Aí as duas passavam a cuidar daqueles ratinhos, dando-lhes leite de vaca na ponta dos dedos. Só que, quando os ratinhos já estavam bem grandinhos, mãe Neuza os dava para banquete dos gatos, mas sem Lúcia ver para que ela não chorasse. Quando Lucia se lembrava dos ratinhos, mãe Neuza dava alguma desculpa que colava.
Enquanto Eliana e Lúcia brincavam de casinha embaixo do pé de umbu, o que vinha dentro das panelinhas que cozinhavam na trempe? Bem, folhas verdes de mameleiro eram como se fossem carne e pedrinhas pequenas eram como se fossem feijão. As próprias panelas eram tampinhas de garrafa achadas por aí.
Muitas vezes mãe Neuza mandava as duas meninas irem até um povoado próximo, chamado São Luís, talvez deixar alguma coisa na casa de Tide, ou Clotilde, uma das filhas mais velhas, que já era casada e morava lá.
As meninas, principalmente Lúcia, apreciavam muito essa caminhada. Nem se importavam com a distância de duas léguas, o equivalente a 13 quilômetros.
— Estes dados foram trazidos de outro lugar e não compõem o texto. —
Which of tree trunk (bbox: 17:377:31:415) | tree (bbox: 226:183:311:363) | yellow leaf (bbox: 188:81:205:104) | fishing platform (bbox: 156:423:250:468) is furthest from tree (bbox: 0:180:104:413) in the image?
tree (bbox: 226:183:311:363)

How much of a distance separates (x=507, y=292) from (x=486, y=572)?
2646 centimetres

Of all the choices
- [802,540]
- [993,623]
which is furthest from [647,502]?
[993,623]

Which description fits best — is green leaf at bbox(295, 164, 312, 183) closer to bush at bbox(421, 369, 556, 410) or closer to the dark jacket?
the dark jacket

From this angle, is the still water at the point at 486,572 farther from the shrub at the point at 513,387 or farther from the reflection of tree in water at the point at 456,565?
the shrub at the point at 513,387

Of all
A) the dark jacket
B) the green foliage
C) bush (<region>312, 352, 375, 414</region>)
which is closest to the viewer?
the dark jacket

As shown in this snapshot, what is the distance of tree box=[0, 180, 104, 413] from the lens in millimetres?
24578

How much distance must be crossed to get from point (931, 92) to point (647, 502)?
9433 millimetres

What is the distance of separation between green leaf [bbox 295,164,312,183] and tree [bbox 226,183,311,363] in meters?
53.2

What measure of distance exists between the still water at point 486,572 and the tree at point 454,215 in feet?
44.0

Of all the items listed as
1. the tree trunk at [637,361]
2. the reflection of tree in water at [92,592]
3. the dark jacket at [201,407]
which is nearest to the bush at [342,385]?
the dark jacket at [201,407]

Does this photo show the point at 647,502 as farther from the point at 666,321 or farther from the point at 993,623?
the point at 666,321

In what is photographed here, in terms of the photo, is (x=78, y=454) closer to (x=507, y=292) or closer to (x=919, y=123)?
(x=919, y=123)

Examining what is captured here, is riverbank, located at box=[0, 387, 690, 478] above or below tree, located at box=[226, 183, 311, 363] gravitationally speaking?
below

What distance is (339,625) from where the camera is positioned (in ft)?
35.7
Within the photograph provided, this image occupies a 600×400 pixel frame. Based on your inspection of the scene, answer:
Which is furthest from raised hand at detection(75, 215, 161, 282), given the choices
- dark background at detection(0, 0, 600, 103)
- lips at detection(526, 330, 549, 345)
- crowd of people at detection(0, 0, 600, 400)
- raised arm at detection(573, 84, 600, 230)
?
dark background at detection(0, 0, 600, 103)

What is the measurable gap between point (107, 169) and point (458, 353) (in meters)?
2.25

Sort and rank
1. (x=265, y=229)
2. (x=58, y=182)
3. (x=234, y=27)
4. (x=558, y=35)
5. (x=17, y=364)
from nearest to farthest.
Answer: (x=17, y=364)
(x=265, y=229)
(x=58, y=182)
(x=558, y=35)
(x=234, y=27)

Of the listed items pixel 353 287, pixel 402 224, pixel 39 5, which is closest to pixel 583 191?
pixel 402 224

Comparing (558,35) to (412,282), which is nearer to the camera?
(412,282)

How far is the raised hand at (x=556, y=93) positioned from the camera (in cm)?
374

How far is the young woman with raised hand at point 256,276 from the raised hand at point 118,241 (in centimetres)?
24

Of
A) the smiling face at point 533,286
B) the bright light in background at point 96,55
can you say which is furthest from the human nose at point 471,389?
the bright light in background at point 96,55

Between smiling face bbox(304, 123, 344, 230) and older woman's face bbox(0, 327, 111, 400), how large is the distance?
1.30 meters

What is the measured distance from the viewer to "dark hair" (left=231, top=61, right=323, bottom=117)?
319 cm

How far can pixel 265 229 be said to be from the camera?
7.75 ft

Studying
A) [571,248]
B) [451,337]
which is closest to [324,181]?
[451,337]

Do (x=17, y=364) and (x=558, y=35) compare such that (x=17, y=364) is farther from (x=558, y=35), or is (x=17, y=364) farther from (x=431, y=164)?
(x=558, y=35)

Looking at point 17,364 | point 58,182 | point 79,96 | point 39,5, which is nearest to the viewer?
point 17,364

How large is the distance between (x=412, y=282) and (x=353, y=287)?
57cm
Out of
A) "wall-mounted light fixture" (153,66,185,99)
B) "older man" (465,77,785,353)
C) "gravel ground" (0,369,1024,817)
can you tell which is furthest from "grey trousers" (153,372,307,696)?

As duas, de posse de suas respectivas bonecas, iam a passos lentos, brincando, trocando as bonecas, fazendo festa de batizado e se chamando de comadres.
De vez em quando uma perguntava à outra:
- Lúcia, tu tem medo de cobra?
- Tenho muito não.... é só ficá longe dela.
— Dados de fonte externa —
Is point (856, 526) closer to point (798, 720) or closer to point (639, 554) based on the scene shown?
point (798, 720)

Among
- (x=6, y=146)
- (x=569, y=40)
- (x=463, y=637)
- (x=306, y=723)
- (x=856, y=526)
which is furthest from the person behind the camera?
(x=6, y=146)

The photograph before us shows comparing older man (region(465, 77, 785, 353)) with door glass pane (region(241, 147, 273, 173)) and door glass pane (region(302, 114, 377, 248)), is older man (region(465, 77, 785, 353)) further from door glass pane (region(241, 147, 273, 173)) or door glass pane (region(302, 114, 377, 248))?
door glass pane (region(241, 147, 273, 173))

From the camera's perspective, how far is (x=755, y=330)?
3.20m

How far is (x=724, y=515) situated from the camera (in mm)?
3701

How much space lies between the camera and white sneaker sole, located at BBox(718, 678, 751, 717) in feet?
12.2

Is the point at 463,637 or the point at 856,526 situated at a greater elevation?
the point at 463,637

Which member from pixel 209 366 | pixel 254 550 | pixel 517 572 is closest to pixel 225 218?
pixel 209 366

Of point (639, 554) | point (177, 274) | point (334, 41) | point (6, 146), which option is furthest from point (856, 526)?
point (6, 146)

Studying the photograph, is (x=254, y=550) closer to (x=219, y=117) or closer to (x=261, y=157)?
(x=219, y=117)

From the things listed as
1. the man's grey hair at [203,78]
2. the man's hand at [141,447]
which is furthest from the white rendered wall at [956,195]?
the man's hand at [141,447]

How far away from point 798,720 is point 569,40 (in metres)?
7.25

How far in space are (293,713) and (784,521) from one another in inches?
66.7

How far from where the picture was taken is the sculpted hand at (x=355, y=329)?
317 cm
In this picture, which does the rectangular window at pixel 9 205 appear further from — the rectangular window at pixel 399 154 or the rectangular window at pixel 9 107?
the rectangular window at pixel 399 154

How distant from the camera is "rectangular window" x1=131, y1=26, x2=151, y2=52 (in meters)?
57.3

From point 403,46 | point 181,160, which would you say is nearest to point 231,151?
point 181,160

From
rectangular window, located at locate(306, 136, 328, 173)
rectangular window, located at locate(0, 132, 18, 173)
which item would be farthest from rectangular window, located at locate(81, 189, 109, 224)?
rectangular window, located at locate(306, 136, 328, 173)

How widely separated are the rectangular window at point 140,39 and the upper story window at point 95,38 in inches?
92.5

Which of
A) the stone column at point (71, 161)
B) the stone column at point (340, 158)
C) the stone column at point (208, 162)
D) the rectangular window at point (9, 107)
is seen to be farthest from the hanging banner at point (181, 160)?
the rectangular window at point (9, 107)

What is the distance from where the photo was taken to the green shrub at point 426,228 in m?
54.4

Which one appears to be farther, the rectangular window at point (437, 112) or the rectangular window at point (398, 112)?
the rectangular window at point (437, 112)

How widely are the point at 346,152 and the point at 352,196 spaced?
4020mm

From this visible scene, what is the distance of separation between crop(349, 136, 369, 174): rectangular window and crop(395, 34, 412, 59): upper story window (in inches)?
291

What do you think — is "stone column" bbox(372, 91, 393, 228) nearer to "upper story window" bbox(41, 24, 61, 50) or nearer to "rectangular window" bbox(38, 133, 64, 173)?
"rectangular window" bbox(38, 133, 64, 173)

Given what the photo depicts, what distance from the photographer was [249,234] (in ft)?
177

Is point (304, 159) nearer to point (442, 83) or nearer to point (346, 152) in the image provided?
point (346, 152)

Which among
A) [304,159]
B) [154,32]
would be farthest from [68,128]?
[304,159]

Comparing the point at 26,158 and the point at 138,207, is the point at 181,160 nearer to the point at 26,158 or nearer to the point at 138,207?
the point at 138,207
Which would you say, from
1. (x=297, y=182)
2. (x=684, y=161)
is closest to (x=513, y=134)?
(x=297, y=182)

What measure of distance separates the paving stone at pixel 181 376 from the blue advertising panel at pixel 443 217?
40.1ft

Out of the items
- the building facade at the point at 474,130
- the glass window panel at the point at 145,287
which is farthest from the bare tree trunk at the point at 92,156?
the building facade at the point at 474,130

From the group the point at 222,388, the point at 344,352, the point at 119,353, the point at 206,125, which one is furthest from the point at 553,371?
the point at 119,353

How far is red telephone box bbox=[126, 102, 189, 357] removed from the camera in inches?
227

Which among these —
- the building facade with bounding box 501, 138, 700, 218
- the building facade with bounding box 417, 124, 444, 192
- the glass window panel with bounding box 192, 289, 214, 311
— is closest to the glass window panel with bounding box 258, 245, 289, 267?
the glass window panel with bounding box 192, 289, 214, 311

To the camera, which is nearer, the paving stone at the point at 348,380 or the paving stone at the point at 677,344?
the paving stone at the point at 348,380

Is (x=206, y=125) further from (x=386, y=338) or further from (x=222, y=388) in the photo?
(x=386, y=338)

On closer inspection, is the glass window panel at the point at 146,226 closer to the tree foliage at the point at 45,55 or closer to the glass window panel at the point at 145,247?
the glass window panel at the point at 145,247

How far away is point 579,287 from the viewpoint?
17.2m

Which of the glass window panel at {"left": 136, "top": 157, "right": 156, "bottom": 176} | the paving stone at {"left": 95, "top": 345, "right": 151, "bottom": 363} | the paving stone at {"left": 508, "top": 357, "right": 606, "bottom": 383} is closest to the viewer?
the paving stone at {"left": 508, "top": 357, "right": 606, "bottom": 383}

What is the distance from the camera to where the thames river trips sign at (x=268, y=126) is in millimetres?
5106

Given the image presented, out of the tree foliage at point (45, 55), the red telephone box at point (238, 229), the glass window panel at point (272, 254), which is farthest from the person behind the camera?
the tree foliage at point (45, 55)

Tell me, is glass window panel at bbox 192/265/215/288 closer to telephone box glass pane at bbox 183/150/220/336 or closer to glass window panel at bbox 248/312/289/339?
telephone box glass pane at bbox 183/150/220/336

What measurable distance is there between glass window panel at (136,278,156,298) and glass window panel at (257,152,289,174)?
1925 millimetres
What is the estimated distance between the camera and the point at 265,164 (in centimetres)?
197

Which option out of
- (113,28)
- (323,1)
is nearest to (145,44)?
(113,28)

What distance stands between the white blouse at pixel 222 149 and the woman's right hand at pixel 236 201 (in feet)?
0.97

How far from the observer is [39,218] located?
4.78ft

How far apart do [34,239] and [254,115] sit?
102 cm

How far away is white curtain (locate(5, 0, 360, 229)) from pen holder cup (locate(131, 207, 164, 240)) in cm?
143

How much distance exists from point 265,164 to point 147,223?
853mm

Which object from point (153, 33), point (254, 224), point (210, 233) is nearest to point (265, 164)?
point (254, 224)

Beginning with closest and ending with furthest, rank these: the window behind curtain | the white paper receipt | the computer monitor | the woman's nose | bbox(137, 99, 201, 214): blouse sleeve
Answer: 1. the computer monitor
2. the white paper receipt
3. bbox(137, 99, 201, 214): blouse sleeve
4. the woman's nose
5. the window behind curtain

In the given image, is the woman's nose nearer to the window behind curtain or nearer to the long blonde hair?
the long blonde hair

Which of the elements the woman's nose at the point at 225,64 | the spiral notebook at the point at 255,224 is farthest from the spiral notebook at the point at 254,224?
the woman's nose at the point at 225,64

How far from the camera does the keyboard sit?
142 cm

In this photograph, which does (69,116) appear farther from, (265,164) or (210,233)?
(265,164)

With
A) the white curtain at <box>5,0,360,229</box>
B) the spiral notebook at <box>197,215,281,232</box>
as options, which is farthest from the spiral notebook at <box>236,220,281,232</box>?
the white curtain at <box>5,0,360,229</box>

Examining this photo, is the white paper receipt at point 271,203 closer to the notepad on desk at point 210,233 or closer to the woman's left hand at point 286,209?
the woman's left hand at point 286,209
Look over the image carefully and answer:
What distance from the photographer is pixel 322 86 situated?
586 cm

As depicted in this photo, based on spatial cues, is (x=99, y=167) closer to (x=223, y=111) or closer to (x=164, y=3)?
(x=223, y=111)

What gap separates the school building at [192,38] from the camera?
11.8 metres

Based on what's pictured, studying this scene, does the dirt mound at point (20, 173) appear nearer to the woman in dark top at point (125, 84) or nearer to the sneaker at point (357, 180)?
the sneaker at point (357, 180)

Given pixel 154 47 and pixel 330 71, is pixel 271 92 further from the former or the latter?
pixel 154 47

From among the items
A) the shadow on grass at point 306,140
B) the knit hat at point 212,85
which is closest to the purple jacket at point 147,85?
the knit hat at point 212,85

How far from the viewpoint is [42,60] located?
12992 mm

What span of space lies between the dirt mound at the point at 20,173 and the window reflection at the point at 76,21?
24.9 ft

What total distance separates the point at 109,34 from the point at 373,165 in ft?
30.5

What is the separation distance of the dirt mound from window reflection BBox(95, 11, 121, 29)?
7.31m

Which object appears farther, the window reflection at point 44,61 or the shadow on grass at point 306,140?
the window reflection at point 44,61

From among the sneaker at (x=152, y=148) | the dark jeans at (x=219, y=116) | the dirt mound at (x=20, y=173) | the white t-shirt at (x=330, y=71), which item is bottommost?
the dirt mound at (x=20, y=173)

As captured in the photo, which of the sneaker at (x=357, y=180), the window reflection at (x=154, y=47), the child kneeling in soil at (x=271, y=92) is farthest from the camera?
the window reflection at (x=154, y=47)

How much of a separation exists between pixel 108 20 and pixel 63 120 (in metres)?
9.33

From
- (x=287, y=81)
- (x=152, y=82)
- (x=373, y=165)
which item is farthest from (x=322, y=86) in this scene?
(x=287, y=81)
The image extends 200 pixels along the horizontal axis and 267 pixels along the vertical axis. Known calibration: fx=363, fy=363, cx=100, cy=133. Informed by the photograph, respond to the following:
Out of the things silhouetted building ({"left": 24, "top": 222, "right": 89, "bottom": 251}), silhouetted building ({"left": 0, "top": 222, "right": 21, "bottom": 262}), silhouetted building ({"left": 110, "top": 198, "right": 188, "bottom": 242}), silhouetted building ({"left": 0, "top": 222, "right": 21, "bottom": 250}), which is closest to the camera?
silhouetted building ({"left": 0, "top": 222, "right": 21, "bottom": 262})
- Eu tenho... e se uma aparecesse agora?
- A gente corria, rsrs...
- É se ela corresse maus do que nós?
- Aí, a gente tava lascado, rsrs.
- Mais tu num tem medo, Lúcia?
- O meu medo grande mesmo é da vaca Chuvisca. Um dia ela deu uma carreira em mim e no Pedro.
- Eita!... As vaca de pai são tudo mansinha.
As duas iam caminhando, envoltas numa aura mágica daquela infância tranquila. Estavam tão envoltas com as fantasias do mundo lúdico, que mal percebiam o orquestrar dos passarinhos, as flores à margem da estrada, as frutas Silvestres que pululavam em cada arbusto, enfim, mal percebiam que já haviam vencido a distância entre Detrás-Sa-Serra e o São Luís. E nem se importavam de saber que, mais tarde fariam o mesmo trajeto em sentido contrário. Ainda havia muita brincadeira e criatividade para viverem no caminho de volta.